The cost/benefits on implementing transaction with the ACID properties in the light of a semantic store:
Atomicity
Atomicity guarantees that a whole transaction is either fully done or not done at all. Also all adding/removals are done at a single point in time. This property requires logging all actions and making sure when the system is started that all transactions that are not marked as completed are rolled back. In a REST scenario this requires giving the client a ticket-URI that can be used for querying the state of a transaction, just returning the transaction result in the response doesn't work as the system may be interrupted between completion of the transaction and the sending of the response so that the client has no way to find out the status of the transaction (sending the response before the transaction is marked as completed is not an option either, as the system might be interrupted between sending the response and logging the transaction as completed which will cause the transaction to be rolled back when the system resumes).
When the platform will support the time-versioning the ability of executing add and deletes at a single point in time will be essential.
For now Atomicity must be provided by the storage implementations on a triple level, a triple is either in the store or not. For applications designed against the semantic web paradigm of open world assumption and monotonicity this is sufficient: every added triple describes a (true) fact of the world, more triples may further reduce the possible worlds in which the graph is true, but in no case multiple triples must be added as a whole for the resulting graph not to be false. Applications accessing the graph must be aware that the absence of a triple says nothing about it's truth value, they must provide their functionality within the limits of the known facts without being confused by some data missing.
Consistency
A transaction is required to leave the database in a consistent state. RDBMS have defined states of inconsistency, this is not the case for RDF/OWL, in some cases a grapg might be contradictory (i.e. it evaluates to false in every possible world) but there's nothing illegal or inconsistent with such a graph.
Isolation
A transaction is executed as if in single-user mode, that is a transaction must be protected from inferences from other transactions. This can be trivially achieved by executing all transactions sequentially.To allow better perfromance the system might however support different type of locking, allowing the locking to be less restrictive while maintaining this property by rolling back the transaction in the event of a concurrent change that affects the result of the queries of the transaction being isolated (and thus possibly affects the modification the trasaction does). Within a transaction the code should see the result of previous modification within the transaction on queries but no modifications made outside the transaction. Implementing this in an efficient fashion (i.e. without exclusive sequential execution) requires the store to at least temporarily expose multiple versions of the graph.
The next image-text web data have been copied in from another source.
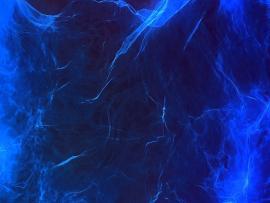 Blue Magical Art Backgrounds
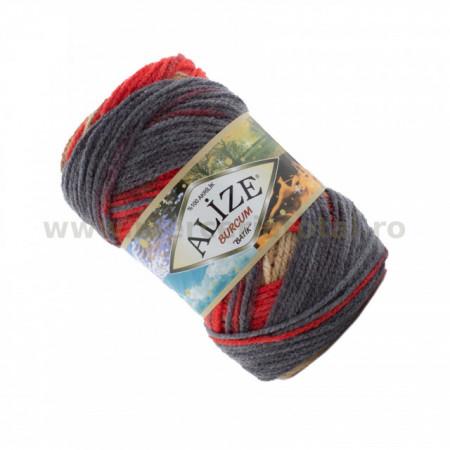 alize burcum batik 7390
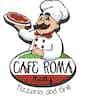 Cafe Roma Italy logo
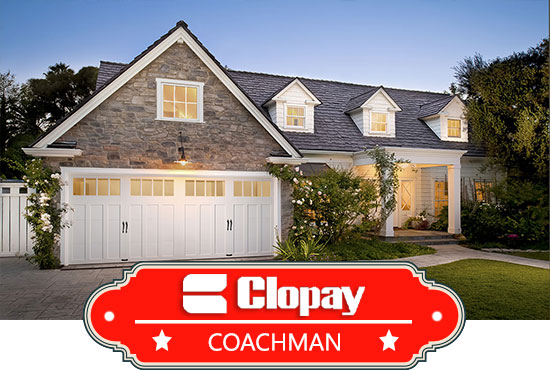 St louis coachman garage doors coachman collection for Cost to build a garage st louis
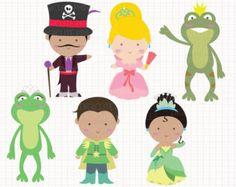 Disney Inspired Sleeping Beauty Digital CLIP ARTS por Digicute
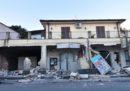 Le ultime notizie sul terremoto a Catania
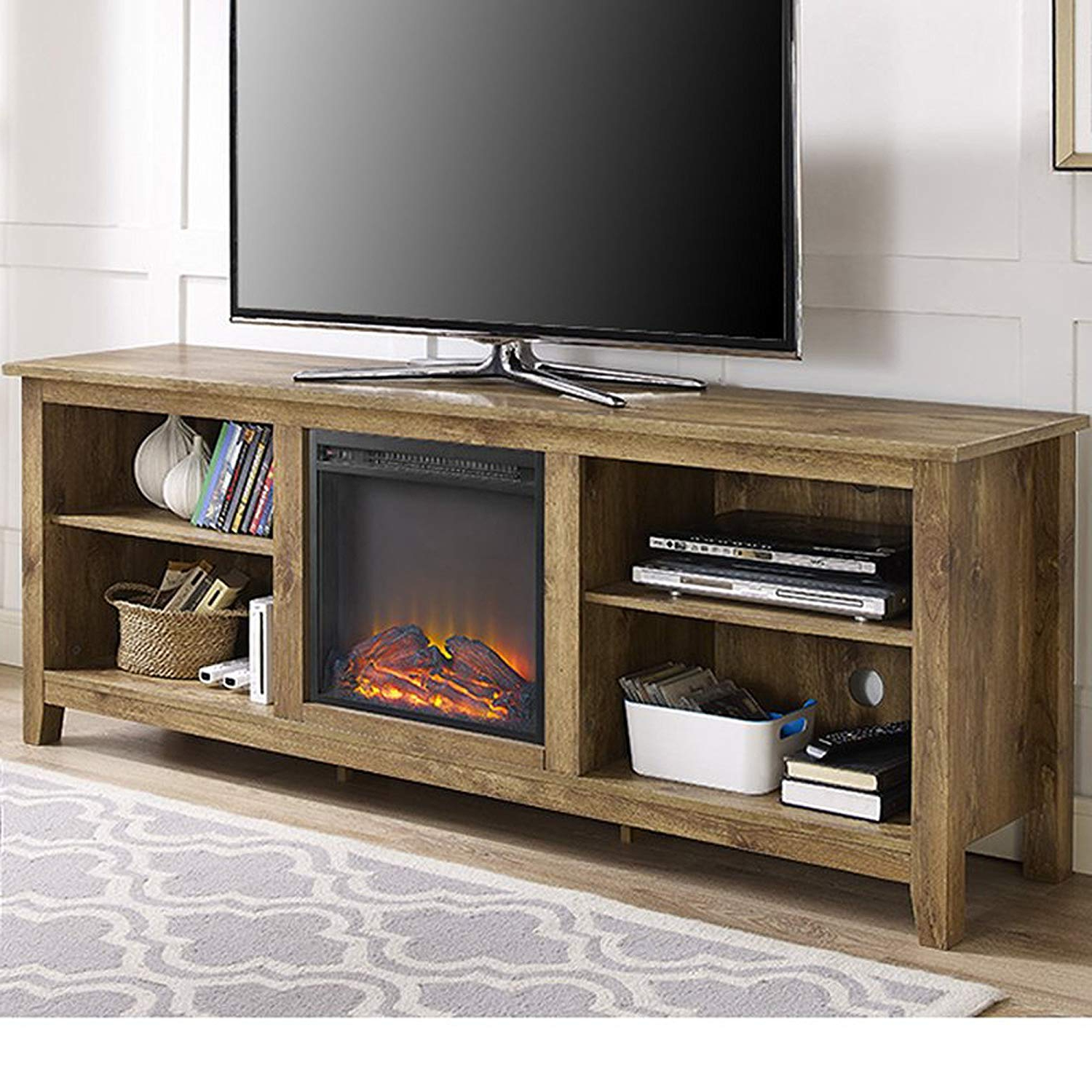 Amazon: Electric Fireplace Tv Stand For Tvs Up To 70 Pertaining To Recent Kilian Grey 74 Inch Tv Stands (View 9 of 20)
Without providing full transaction/isolation support SCB could provide a Lock for its mutable graph as well as one for the TcManager. It would have to be defined if read and write operations would automatically request such a lock on invocation of the respective methods or if this is left to the application, in any case the application could make lock for a bigger scope than a dingle method call on the tc-manager allowing things like "check if a user with that username already exists, if not create one" to be executed within a write-locked section.
Durability
The result of a result is persistent, this is guaranteed with persistent stores. Obviously not for in-memory stores.
JTA
Java Transaction API (JTA) specifies standard Java interfaces between a transaction manager and the parties involved in a distributed transaction system.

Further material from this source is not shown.